Think of a magic box; you put random complex data into it, and it automatically tells you how this data computationally relates to each other. This box is so advanced that it can even perform a mathematical analysis and give you a solid prediction of the future.
In simple terms, this box enables you to find the underlying correlation between specific data and then use that correlation to predict the future. T
This box is machine learning algorithms; through training machine learning algorithms, you can improve Facilities Management and decision-making using data science techniques and effectively make better daily decision choices.
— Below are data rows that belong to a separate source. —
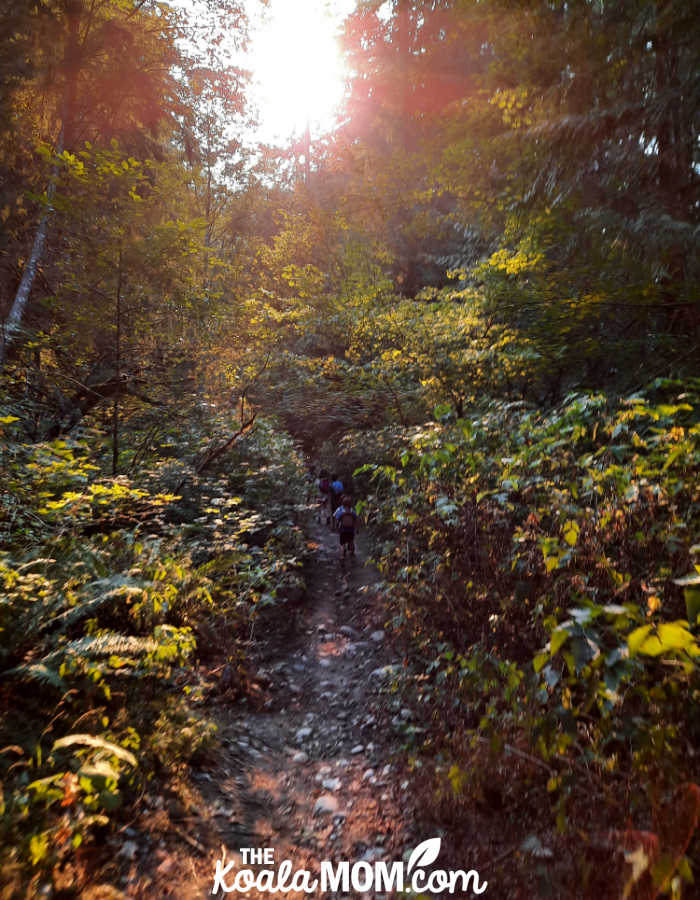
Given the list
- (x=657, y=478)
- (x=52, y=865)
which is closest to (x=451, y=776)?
(x=52, y=865)

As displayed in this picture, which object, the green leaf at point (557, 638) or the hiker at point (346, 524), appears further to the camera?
the hiker at point (346, 524)

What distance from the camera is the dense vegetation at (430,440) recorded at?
9.28 ft

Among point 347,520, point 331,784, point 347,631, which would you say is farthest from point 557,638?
point 347,520

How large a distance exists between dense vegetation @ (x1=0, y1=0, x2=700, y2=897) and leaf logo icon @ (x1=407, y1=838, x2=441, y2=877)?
24 centimetres

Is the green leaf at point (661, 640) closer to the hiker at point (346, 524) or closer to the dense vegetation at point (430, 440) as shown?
the dense vegetation at point (430, 440)

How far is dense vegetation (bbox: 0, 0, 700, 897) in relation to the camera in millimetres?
2828

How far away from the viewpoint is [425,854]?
131 inches

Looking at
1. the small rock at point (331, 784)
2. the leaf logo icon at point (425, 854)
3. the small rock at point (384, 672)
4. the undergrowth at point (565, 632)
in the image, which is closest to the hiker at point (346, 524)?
the undergrowth at point (565, 632)

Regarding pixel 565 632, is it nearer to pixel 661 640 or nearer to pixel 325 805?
pixel 661 640

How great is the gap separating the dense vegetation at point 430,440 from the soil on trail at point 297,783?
13.5 inches

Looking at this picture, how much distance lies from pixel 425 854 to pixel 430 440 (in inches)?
180

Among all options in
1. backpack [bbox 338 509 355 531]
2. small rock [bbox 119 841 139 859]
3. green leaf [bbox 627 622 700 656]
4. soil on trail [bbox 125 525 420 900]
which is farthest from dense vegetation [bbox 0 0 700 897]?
backpack [bbox 338 509 355 531]

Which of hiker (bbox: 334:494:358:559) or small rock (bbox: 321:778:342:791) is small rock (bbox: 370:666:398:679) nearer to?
small rock (bbox: 321:778:342:791)

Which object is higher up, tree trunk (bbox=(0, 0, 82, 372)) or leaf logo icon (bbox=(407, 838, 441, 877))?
tree trunk (bbox=(0, 0, 82, 372))
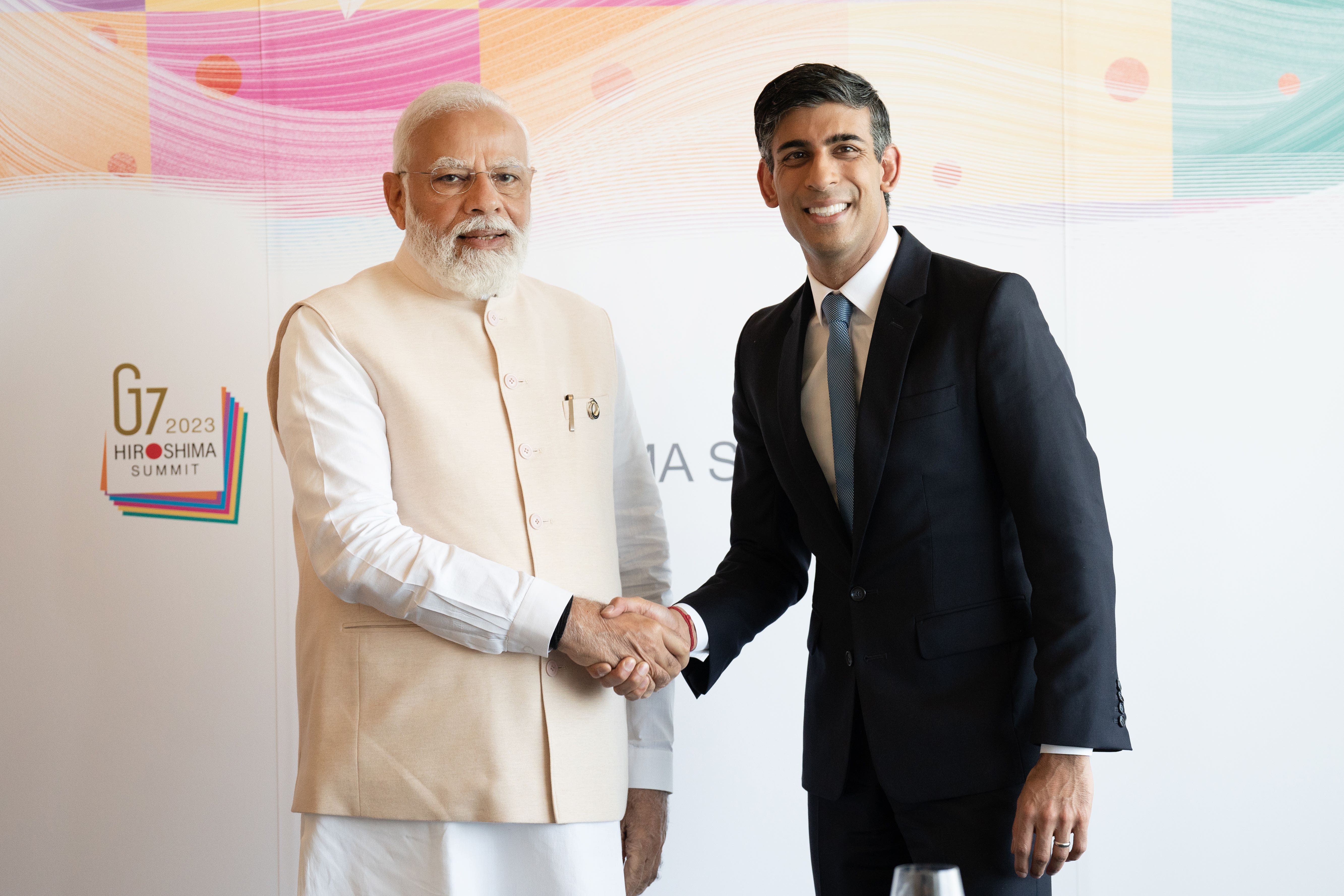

This is a fundamental question that every Diploma in data science UK tackles in their curriculum. Machine learning algorithms can be categorised into four main groups; the most common include:
Let's explain supervised learning through this simple example: Let's say you're trying to teach a computer how to play checkers; you would provide it with examples of correct moves and incorrect moves. The computer uses these examples to determine what makes a move a good or a bad one so it can make its own logistic decision accordingly.
So, supervised learning means you feed predetermined, structured data into the machine (a computer, an artificial intelligence, etc.). You already know the outcomes and what each process will lead to, and the engine finds an algorithm or pattern that connects each input with its output.
Supervised learning is an umbrella term that broadly includes forecasting, regression and classification.
This method of machine learning methods means that you give the machine some data and some labels, but not all of them are labelled. The device finds the patterns in the data and uses those patterns to predict the labels for unlabeled examples.
This type of learning is when you don't provide any labels or outcomes but instead let the machines learn from their inputs and find meaningful relationships between unstructured data through trial and error.
This method of machine learning algorithms uses a feedback loop to train the machine. Simply said, the device is given an objective and then tries to achieve it by making decisions. It then receives feedback from those decisions and then makes predictions and decisions in the future based on those feedback results.
Now that we understand why machine learning algorithms are so popular and have been introduced to the types of these algorithms and how they work, it's time to get to know the top 10 standard Machine Learning algorithms; here they are:
Linear Regression
Logistic Regression
Decision Trees
SVM (Support Vector Machine)
Naive Bayes
kNN (k- Nearest Neighbors)
K-Means
Random Forest
Dimensionality Reduction Algorithms
Gradient Boosting Algorithms
Using machine learning to predict outcomes is one of the Critical Data Analysis Steps for Improved Business Results and can easily affect how you run your business. However, you can't go around making random decisions; here's what to do with what you've learned so far:
It might be common sense to say this, but different problems call for other solutions. And you need to consider that when thinking of machine learning algorithms.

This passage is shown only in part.